[start of INFORMATION SUPPLIED]

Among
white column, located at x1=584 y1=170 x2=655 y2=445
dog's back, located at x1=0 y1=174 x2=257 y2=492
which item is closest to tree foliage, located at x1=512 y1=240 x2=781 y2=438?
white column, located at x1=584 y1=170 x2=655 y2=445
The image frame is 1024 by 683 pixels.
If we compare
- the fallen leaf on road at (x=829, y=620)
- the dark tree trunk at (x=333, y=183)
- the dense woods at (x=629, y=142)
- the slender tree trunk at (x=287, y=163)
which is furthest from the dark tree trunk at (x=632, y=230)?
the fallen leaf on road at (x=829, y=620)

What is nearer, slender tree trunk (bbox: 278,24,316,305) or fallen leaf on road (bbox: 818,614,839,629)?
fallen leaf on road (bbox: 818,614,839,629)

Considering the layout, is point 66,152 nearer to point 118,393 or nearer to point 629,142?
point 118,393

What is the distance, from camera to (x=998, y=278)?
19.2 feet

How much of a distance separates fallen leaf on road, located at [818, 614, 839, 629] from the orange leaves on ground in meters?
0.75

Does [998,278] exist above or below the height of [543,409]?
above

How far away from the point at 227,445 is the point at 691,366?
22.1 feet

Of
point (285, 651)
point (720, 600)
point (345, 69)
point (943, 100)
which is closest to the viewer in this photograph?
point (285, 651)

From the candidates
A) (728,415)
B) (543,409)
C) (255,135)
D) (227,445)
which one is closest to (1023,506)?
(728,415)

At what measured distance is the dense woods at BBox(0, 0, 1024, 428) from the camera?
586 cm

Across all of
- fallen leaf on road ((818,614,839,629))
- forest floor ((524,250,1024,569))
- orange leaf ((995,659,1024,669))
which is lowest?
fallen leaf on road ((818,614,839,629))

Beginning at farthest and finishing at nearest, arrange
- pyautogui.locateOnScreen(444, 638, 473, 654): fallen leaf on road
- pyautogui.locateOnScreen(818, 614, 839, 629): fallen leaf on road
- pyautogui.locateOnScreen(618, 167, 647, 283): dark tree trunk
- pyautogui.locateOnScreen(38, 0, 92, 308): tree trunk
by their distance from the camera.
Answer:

[end of INFORMATION SUPPLIED]

Please copy all of the material above line for line, with no changes.

** RESPONSE BELOW **
Among
white column, located at x1=584 y1=170 x2=655 y2=445
dog's back, located at x1=0 y1=174 x2=257 y2=492
which item is closest to tree foliage, located at x1=512 y1=240 x2=781 y2=438?
white column, located at x1=584 y1=170 x2=655 y2=445
The image frame is 1024 by 683 pixels.
If we compare
- the fallen leaf on road at (x=829, y=620)
- the dark tree trunk at (x=333, y=183)
- the dense woods at (x=629, y=142)
- the slender tree trunk at (x=287, y=163)
which is furthest from the dark tree trunk at (x=632, y=230)?
the fallen leaf on road at (x=829, y=620)

What is nearer, slender tree trunk (bbox: 278,24,316,305) or fallen leaf on road (bbox: 818,614,839,629)?
fallen leaf on road (bbox: 818,614,839,629)

Considering the layout, is point 66,152 nearer to point 118,393 or nearer to point 629,142?
point 118,393

What is the distance, from camera to (x=998, y=278)?
19.2 feet

How much of a distance separates fallen leaf on road, located at [818, 614, 839, 629] from the orange leaves on ground in meters?
0.75

Does [998,278] exist above or below the height of [543,409]?
above

How far away from the point at 227,445 is the point at 691,366?
22.1 feet

Of
point (285, 651)
point (720, 600)
point (345, 69)
point (943, 100)
which is closest to the viewer in this photograph?
point (285, 651)

From the candidates
A) (728,415)
B) (543,409)
C) (255,135)
D) (227,445)
which one is closest to (1023,506)?
(728,415)

At what measured distance is the dense woods at BBox(0, 0, 1024, 428) from the camera?
586 cm

Across all of
- fallen leaf on road ((818,614,839,629))
- forest floor ((524,250,1024,569))
- orange leaf ((995,659,1024,669))
which is lowest?
fallen leaf on road ((818,614,839,629))

Beginning at farthest and finishing at nearest, arrange
- pyautogui.locateOnScreen(444, 638, 473, 654): fallen leaf on road
- pyautogui.locateOnScreen(818, 614, 839, 629): fallen leaf on road
- pyautogui.locateOnScreen(618, 167, 647, 283): dark tree trunk
- pyautogui.locateOnScreen(38, 0, 92, 308): tree trunk
by their distance from the camera.
Answer:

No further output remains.